I went straight to the issue that had dragged me up here. An anchor was on the line, and I found myself not just explaining, but defending why our cover story deserved the front page—even without a single quote from the administration.
Clarissa shoved a tablet into my hand, pointing out that someone had triple-booked the press room for Thursday.
Three different voices talked at me at once, and I could feel my concentration slipping away.
The presidential floor was no different from other floors. Chaotic.
Editors hovered near the main table, secretaries passed files back and forth, and someone—somehow—spilled coffee all over me, soaking the right half of my blouse in brown stain.
I squinted and he froze—eyes wide with panic, probably thinking he was about to get fired. I waved him off but he was already on the verge of tears.

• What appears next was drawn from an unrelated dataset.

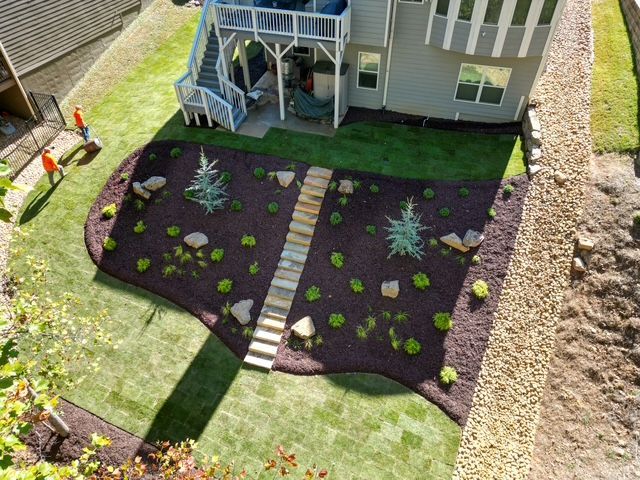 Backyard landscaping with dark mulch, stepping stones, and small shrubs beside a house and deck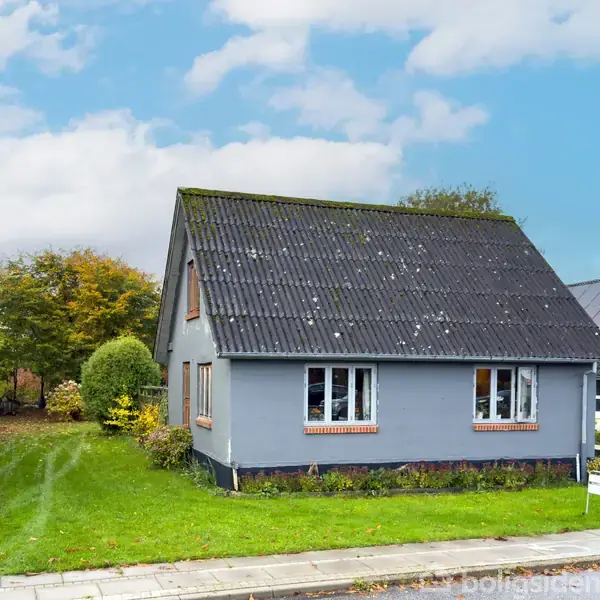 Et gråt hus med et mørkt tag står stille ved siden af en sti. Baggrunden består af træer og en have.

I had to put the call on hold and reach out to reassure him, giving him a quick, "It's okay, you're not in trouble."
"Yareli?" Clarissa called.
I turned. "What now?"
The elevator pinged before she could answer.
Nobody looked up. We were all used to the constant arrival and departure of people with one issue or the other to address.

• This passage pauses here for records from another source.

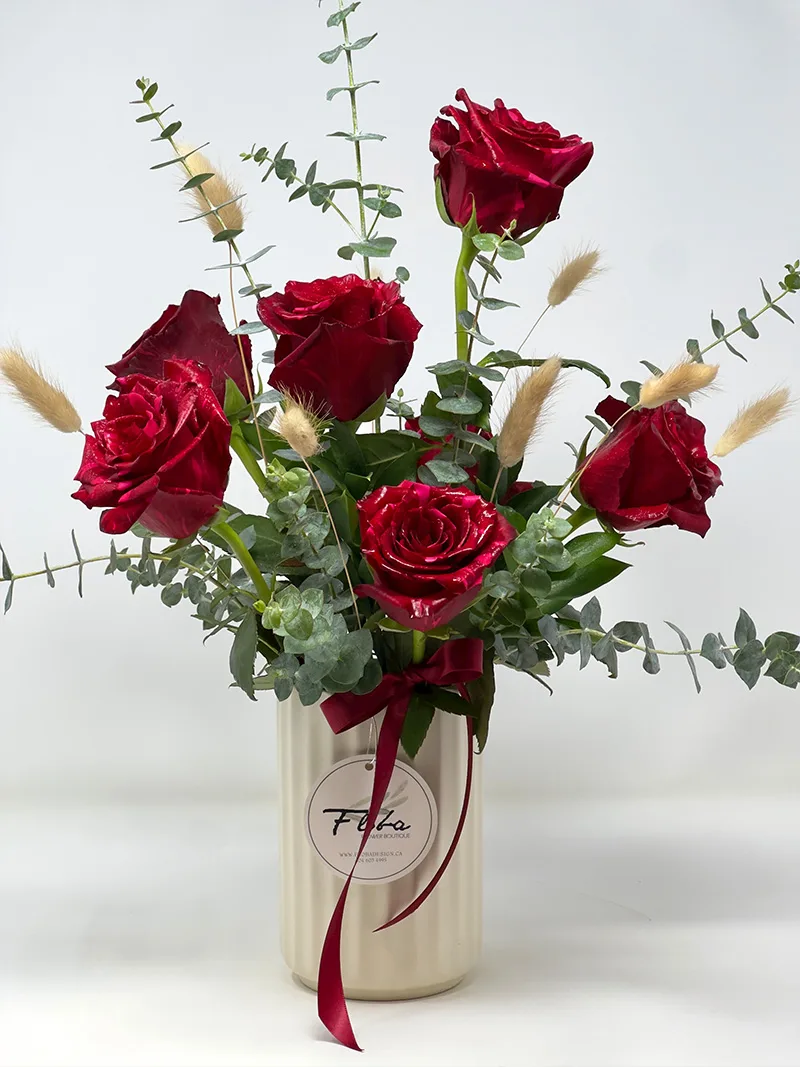 Side View - Crimson Radiance Vase Side view of Crimson Radiance Vase featuring six red roses, lush greenery, and elegant accents in a ceramic vase.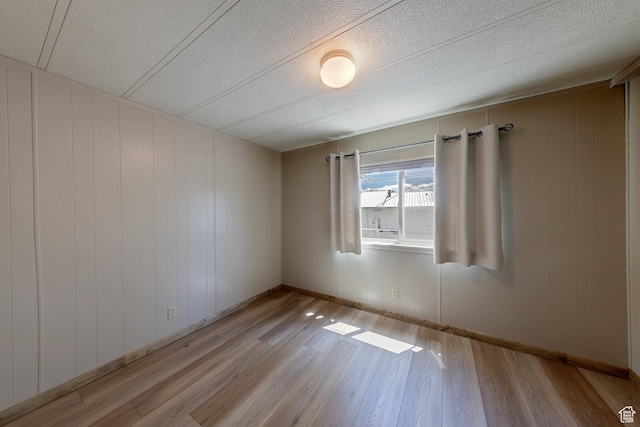 1281 Holyoak Ln E, Moab, UT 84532 - empty room featuring light wood-type flooring and a textured ceiling
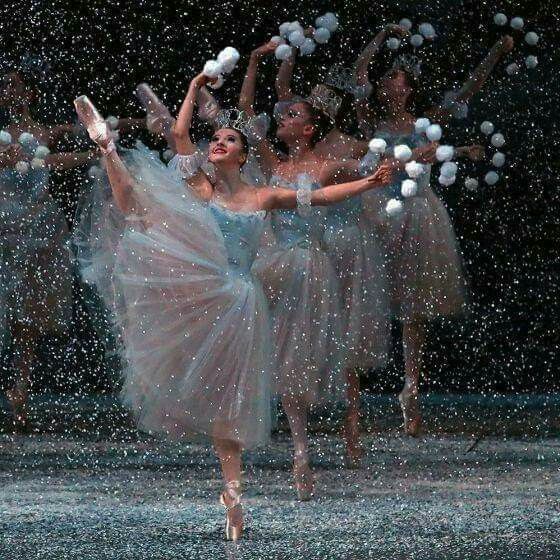 a group of ballerinas are dancing in the rain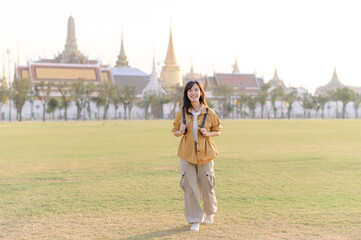 Fototapeta premium A Traveler Asian woman in her 30s exploring Wat Pra Kaew. From stunning architecture to friendly locals, she cherishes every moment, capturing it all in her heart and camera for years to come.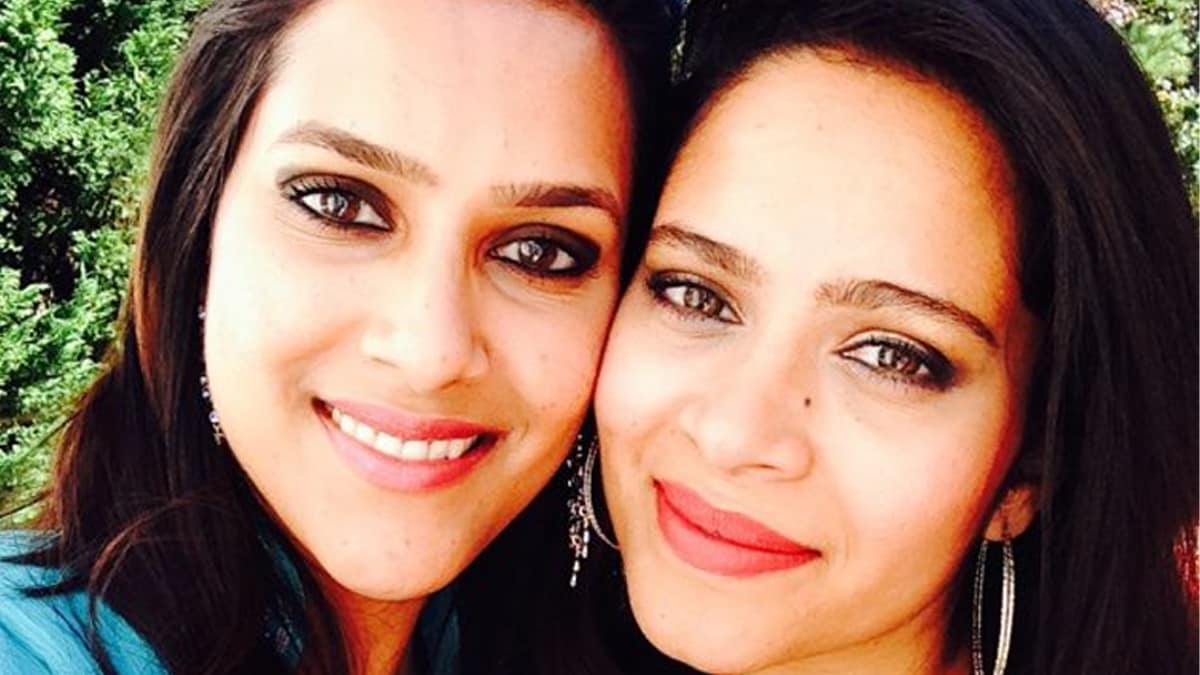 Two sisters smile for the camera while taking a self-portrait outdoors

Then I heard someone yell: "Welcome back, sir!"
My head snapped toward the elevator.
And there he stood.
In the flesh. In a perfectly ironed suit, flanked by two people I didn't recognize and looking like he'd just returned from vacation.
He stared at me and I stared back.
The coffee stain. The flip-flops. The dark rings under my eyes. The band that had been barely holding my hair up gave up and slid down the side of my face.
He opened his mouth to say something but I didn't want to hear it.
I handed the tablet back to Clarissa then turned and made a beeline for his office.
I could feel everyone's eyes on me as I opened and closed the door, before shutting the blinds and blocking them out.
I sunk into the couch at the corner and in less than ten seconds, I'd dozed off.